[[ TEXT PASSAGE, beginning ]]

Let me preface this review by saying one thing : Lou Reed died today, so not much else matters.
Seriously — in a world dominated by poseurs and phonies, Lou was the read deal. Avant garde before there was avant garde, glam before there was glam, punk before there was punk, new wave before there was new wave — Lou stayed six steps ahead of all trends by simply not giving a flying fuck about any of them and staying true to himself. Plus, he was quintessential New York in a way that just can’t be faked. In many ways, he was a mirror to the Big Apple’s other favorite creative son, Woody Allen — Woody’s world is one of stuffy academia, anally rententive dinner parties, emotionally distant family patriarchs and matriarchs, and lifeless and pretentious gallery openings, while Lou’s world wasn’t just the streets but the gutters : strung-out drag queens who will give head to strangers to earn enough for their next heroin fix; two-bit hustlers looking for a gullible mark from out of town; desperate AIDS patients freezing in the cold because they lost their homes, families, and jobs; kids fresh from the Port Authority bus terminal looking to hit it big but willing to do anything to get by in the meantime while secretly knowing from the outset that their dreams are never gonna come true.
In short, the kind of people Woody Allen tells stories about are outnumbered by the kind of people Lou Reed told stories about by a factor of about 1,000 to 1, but the rarified elites from planet Woody love to glamorize and pine for the kind of lives that folks on Planet Lou lived — unless, of course, they had to spend one night on the streets, outside the safe confines of their luxury condos, at which point their romanticized notions of life among the “unwashed” would dissipate in a hurry. They know that, of course, so they just “take a walk on the wild side” comfortably by purchasing framed photographs and paintings by down-and-out artists who may or may not become “the next big thing” but are, they know, quite likely living hand-to-mouth existences right now and probably always will.

[[ TEXT PASSAGE, end ]]
[[ EXTRACTED RECORDS, beginning ]]

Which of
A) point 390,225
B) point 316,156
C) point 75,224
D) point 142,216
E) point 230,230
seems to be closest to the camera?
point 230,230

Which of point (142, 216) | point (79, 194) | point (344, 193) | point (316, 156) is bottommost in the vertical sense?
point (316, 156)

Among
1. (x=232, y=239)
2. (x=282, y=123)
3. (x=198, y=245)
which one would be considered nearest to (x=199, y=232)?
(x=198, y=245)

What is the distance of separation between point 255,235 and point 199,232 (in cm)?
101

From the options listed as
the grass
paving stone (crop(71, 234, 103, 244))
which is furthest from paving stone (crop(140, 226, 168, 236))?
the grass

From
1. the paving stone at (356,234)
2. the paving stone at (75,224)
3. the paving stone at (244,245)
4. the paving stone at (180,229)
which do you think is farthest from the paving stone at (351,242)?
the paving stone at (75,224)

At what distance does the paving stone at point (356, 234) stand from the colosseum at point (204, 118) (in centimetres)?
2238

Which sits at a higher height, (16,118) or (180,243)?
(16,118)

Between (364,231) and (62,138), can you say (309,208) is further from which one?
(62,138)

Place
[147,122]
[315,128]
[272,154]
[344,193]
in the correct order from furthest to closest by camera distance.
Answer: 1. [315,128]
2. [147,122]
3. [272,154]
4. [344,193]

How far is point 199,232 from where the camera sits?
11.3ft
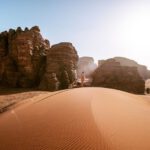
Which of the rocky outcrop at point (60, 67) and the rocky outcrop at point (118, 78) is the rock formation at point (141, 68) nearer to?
the rocky outcrop at point (118, 78)

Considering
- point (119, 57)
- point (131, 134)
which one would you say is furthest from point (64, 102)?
point (119, 57)

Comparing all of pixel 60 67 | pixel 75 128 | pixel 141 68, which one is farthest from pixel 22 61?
pixel 141 68

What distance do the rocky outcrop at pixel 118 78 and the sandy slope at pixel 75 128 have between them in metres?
31.0

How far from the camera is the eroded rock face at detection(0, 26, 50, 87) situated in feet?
99.3

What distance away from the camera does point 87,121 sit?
6301 millimetres

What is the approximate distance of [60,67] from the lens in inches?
1228

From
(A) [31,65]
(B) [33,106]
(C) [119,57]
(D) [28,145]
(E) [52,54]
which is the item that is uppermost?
(C) [119,57]

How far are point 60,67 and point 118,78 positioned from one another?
14.5 m

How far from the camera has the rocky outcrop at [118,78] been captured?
38406 millimetres

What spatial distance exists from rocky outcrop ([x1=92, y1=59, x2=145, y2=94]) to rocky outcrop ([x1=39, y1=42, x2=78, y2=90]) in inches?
359

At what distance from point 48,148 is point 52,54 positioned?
28.2 metres

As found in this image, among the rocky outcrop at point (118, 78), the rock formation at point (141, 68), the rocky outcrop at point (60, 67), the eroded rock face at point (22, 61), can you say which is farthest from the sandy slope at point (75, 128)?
the rock formation at point (141, 68)

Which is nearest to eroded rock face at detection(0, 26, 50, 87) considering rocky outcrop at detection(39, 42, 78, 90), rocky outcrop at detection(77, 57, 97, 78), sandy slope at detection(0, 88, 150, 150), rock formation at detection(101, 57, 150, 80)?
rocky outcrop at detection(39, 42, 78, 90)

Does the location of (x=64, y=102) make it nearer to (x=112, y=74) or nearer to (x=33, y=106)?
(x=33, y=106)
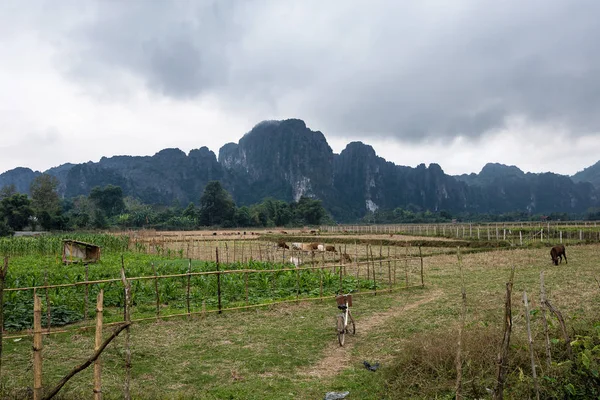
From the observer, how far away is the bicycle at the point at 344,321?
26.5 ft

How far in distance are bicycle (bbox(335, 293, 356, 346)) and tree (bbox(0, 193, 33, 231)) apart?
2078 inches

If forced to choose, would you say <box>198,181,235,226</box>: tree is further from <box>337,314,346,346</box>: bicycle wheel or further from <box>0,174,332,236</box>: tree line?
<box>337,314,346,346</box>: bicycle wheel

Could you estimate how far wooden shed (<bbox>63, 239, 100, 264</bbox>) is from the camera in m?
19.5

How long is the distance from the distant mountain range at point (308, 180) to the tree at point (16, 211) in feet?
269

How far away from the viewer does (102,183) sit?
13662 centimetres

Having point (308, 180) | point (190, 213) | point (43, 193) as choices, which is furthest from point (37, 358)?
point (308, 180)

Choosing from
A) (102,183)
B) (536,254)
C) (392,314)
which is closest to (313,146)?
(102,183)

[[ EXTRACTED RECORDS, end ]]

**USING THE INFORMATION:**
- a) In the Lou Reed review, which other creative son of New York is Lou Reed compared to?
- b) Retype the part of the Lou Reed review between "In short, the" and "probably always will.", inclusive.

**EXPECTED RESULTS:**
- a) Woody Allen.

- b)
In short, the kind of people Woody Allen tells stories about are outnumbered by the kind of people Lou Reed told stories about by a factor of about 1,000 to 1, but the rarified elites from planet Woody love to glamorize and pine for the kind of lives that folks on Planet Lou lived — unless, of course, they had to spend one night on the streets, outside the safe confines of their luxury condos, at which point their romanticized notions of life among the “unwashed” would dissipate in a hurry. They know that, of course, so they just “take a walk on the wild side” comfortably by purchasing framed photographs and paintings by down-and-out artists who may or may not become “the next big thing” but are, they know, quite likely living hand-to-mouth existences right now and probably always will.